Today, students and college officials headed to Springfield to make their voices heard.
Among those who met with legislative leaders is Governor State University (GSU) President Elaine Maimon. Maimon and eight other public university presidents say they pressed House Majority Leader Barbara Flynn Currie, Senate President John Cullerton, Senate Republican Leader Christine Radogno and House Minority Leader Jim Durkin to reach a budget agreement in the absence of any appropriations this school year going to Illinois public colleges and universities.
“We’re operating on a debit card type of budget,” says Maimon, who has seen her university’s state appropriation drop from more than $28 million in 2010 to a little over $24 million last year. The lack of a state budget comes at a time when GSU’s enrollment has gone up 5.4 percent over last year, following the university’s expansion.
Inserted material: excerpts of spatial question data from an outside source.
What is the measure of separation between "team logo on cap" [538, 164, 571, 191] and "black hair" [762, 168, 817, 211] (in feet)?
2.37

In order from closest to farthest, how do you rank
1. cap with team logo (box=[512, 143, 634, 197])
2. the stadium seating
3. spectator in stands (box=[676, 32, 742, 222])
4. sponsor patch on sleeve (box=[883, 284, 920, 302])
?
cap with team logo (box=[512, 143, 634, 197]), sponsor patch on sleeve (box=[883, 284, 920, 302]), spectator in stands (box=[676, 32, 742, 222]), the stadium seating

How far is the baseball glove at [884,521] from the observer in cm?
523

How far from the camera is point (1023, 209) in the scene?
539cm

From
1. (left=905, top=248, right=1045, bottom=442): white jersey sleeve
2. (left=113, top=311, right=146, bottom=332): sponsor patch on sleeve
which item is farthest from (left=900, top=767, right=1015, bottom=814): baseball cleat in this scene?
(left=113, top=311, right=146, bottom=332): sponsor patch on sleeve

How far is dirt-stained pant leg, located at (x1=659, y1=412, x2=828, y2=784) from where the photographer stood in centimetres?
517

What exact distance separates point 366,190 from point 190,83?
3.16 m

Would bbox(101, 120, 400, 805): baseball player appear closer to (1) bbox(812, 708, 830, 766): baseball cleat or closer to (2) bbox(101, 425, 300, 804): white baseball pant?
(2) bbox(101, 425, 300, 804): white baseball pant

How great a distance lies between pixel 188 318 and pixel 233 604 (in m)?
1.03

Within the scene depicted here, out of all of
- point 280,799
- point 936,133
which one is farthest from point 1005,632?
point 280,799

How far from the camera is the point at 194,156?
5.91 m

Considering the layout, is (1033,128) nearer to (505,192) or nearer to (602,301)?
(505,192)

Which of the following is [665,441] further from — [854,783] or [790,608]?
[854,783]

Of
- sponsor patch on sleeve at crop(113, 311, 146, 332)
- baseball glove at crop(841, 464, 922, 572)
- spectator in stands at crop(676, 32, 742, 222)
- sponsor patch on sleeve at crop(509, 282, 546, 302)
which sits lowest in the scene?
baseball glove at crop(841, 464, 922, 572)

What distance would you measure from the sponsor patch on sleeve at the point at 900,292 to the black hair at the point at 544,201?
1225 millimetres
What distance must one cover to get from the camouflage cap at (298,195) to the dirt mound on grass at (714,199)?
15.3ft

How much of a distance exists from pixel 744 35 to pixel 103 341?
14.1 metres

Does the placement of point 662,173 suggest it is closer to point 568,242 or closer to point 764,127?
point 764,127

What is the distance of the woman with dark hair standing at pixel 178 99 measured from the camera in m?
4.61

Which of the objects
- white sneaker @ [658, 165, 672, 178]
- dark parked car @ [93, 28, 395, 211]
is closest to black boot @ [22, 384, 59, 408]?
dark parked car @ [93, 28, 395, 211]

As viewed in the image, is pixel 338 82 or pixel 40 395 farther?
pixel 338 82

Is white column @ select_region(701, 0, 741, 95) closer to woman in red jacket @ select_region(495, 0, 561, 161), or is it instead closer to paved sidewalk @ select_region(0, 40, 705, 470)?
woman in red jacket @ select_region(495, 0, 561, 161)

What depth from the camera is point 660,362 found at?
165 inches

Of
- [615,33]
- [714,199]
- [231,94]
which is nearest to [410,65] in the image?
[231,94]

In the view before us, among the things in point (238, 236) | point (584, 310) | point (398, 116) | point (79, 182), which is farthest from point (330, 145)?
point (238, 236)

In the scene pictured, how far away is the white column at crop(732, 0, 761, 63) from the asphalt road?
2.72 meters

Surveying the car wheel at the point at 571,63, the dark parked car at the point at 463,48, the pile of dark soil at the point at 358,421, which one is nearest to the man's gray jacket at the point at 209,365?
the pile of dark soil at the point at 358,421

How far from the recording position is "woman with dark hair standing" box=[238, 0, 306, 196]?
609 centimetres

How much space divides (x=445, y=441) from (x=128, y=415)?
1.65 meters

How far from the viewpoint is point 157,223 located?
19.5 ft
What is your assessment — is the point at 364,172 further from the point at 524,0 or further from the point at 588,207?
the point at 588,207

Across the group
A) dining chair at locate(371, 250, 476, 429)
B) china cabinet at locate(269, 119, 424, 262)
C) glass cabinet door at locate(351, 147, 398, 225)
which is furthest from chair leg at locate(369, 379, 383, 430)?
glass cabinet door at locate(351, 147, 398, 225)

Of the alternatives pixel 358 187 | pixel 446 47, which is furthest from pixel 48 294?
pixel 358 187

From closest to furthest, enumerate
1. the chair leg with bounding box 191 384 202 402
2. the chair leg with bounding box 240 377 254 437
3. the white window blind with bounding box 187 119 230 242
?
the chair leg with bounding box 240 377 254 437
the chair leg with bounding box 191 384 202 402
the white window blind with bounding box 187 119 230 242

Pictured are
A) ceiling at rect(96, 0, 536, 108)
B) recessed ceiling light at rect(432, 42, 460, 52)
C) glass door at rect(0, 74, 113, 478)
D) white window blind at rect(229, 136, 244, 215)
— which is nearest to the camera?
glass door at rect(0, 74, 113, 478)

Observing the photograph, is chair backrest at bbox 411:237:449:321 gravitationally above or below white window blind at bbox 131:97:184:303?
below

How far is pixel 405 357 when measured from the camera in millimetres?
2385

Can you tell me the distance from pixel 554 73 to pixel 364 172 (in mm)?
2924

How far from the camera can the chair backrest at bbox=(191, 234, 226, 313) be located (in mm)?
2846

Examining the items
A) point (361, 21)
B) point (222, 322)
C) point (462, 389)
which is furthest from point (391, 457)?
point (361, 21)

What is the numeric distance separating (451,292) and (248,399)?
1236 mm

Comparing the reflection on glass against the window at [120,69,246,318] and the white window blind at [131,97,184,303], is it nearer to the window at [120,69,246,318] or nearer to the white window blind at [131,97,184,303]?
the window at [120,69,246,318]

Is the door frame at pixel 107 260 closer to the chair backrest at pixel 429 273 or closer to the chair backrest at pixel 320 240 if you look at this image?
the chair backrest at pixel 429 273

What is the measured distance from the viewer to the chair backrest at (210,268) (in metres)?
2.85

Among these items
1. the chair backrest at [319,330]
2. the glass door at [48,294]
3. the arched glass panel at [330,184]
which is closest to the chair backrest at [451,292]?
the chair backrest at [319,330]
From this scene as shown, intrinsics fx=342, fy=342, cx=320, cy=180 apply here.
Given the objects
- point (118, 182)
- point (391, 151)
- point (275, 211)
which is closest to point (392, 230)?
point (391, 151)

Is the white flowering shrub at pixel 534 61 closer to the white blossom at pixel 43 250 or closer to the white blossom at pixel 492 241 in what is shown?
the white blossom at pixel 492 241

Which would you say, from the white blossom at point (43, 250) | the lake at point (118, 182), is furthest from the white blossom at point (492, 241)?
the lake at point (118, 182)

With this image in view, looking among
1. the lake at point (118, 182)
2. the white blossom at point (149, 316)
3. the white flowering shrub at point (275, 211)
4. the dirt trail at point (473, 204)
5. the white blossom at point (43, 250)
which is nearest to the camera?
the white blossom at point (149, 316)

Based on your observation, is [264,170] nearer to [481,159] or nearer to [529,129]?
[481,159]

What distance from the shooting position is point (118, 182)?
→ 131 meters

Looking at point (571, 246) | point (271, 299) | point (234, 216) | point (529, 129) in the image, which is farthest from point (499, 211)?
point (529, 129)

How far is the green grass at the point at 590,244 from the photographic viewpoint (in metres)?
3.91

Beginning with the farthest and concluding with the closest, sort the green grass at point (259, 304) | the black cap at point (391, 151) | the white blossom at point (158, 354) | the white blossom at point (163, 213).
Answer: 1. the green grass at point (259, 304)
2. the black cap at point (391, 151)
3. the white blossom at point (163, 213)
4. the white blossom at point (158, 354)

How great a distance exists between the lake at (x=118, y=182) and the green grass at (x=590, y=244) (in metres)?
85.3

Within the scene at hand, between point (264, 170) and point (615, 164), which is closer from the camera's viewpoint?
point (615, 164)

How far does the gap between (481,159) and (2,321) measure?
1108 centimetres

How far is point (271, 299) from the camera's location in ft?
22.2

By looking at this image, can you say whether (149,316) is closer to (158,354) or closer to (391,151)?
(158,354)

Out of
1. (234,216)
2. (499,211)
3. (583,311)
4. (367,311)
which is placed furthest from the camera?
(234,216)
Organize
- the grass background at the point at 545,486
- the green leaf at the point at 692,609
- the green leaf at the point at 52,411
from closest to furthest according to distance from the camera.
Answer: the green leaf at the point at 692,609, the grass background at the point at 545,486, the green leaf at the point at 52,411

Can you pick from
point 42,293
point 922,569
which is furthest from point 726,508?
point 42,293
Maimon says her university is doing much more with much less by reallocating resources. One casualty of the funding crisis has been the closure of a Naperville facility. Professors also have had to take on more responsibilities in the form of larger class sizes but Maimon says many of those classes were under-enrolled. Still, Maimon says she feels a responsibility to “carry” the student body since many of them are minority students and the first in their families to attend college.
Maimon says a small number of students who can afford to do so have left her university to go to colleges out of state. But her greater fear is losing some who have no other options for higher education.
The college presidents offered to provide the best of their “think tank” resources to help lawmakers reach a compromise. Asked about the possibility of the stalemate dragging on, Maimon remains optimistic, saying, “They [the General Assembly] just have to get this done soon.”